Forecasting Events in Soccer Matches Through Language

Abstract: This paper introduces an approach to predicting the next event in a soccer match, a challenge bearing remarkable similarities to the problem faced by LLMs. Unlike other methods that severely limit event dynamics in soccer, often abstracting from many variables or relying on a mix of sequential models, our research proposes a novel technique inspired by the methodologies used in LLMs. These models predict a complete chain of variables that compose an event, significantly simplifying the construction of Large Event Models (LEMs) for soccer. Utilizing deep learning on the publicly available WyScout dataset, the proposed approach notably surpasses the performance of previous LEM proposals in critical areas, such as the prediction accuracy of the next event type. This paper highlights the utility of LEMs in various applications, including match prediction and analytics. Moreover, we show that LEMs provide a simulation backbone for users to build many analytics pipelines, an approach opposite to the current specialized single-purpose models. LEMs represent a pivotal advancement in soccer analytics, establishing a foundational framework for multifaceted analytics pipelines through a singular machine-learning model.

• The paper introduces a unified Large Event Model that forecasts soccer match events with enhanced accuracy by leveraging sequential deep learning techniques.
• It employs a three-layer neural network with 512 neurons per layer, using ordinal encoding and WyScout data to simulate continuous event sequences.
• The model improves inference speed and accuracy, offering applications in match simulation, tactical analysis, and quantitative metrics like expected goals.

Forecasting Events in Soccer Matches Through Language

This paper proposes a novel approach for predicting and simulating soccer match events using a model inspired by LLMs. By conceptualizing soccer matches as sequences of events analogous to sentences in natural language processing, the research introduces Large Event Models (LEMs) aimed at capturing the complex dynamics of soccer. This approach simplifies previous methods by integrating multi-faceted event data into a single predictive model, allowing for improved accuracy and efficiency in event forecasting.

Introduction and Background

Soccer, a global game with significant data analytics potential, has seen slower adoption of advanced AI techniques compared to other sports. The complexity of soccer, with its continuous play and large number of interacting variables, presents challenges for traditional data models. LEMs harness sequential deep learning models, similar to those in NLP frameworks like LLMs, to model and predict events based on a continuous stream of contextual input.

Methodology

The methodology revolves around utilizing a single neural network model to predict soccer match events. Unlike previous approaches that rely on multiple models for different event aspects, this approach uses a unified model inspired by LLMs that can simulate entire event sequences. The input data consists of event attributes from publicly available datasets, encoded using a simplified ordinal encoding scheme.

Figure 1: A schematic representation of our proposal. In blue, we have the set of inputs used to build the input vector, passed through the LEM model to infer the probabilities of each token. To make a prediction, the probabilities go through a sampler with restrictions to avoid hallucinations, i.e., predicting unrealistic values.

Implementation

The model employs a deep learning architecture consisting of three layers with 512 neurons each, optimized with Adam optimizer and trained via BCELoss over 50 epochs. Training utilizes the WyScout dataset, split into training and testing sets, to predict events such as pass, shot, and movement coordinates. One key feature is the ability to simulate complete soccer matches by iteratively generating probabilistic forecasts for each event token within the sequence.

Results and Analysis

The results demonstrate marked improvement in prediction accuracy and inference speed over previous models. Notably, the K=3 variant of the model — leveraging information from three previous events — provides superior predictions.

Figure 2: The probability of transitioning from current location x,y to the next location x,y. The pattern contains two behaviors: (1) the positive correlation between the current coordinates and the next coordinate, as the next event performed by the same team is expected to be close to the current event, and (2) a negative correlation caused by when the next event is performed by the opposite team, as the coordinate axis changes to the opposition's perspective.
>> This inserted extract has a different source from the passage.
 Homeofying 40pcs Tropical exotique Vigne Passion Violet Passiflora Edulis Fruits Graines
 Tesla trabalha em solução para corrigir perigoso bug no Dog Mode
The model learns effective transition patterns between event locations, accurately modeling the inherent structure and sequential nature of soccer events.
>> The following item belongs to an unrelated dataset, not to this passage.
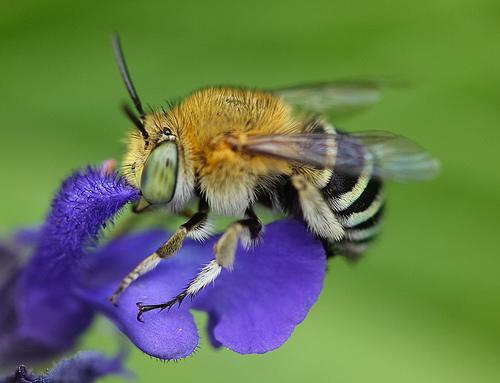 フリー画像| 節足動物| 昆虫| 蜂/ハチ|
Applications and Implications

LEMs offer extensive analytic capabilities, applicable to areas such as match prediction, player performance analysis, and strategic planning. By simulating entire matches, stakeholders can derive insights into various strategic scenarios.

Figure 3: The situational expected goals maps calculated across the different models. For each case, we simulated 1,000,000 shots for each input. Then, we calculate the percentage of shots leading to a goal for each location, which is used to plot the figures.

Furthermore, LEMs can generate detailed metrics such as xG (expected goals), aiding in the quantitative assessment of opportunities.

Conclusion

The introduction of LEMs marks a significant step forward in the application of AI to sports analytics, particularly in soccer. By leveraging a single neural network framework influenced by LLM techniques, LEMs effectively predict and simulate the dynamic sequences of soccer events. Future research could explore incorporating more advanced deep learning architectures to capture broader contexts and refine predictive accuracy further. The integration of LEMs into the analysis and strategy development processes promises considerable advancements in understanding and enhancing soccer performance.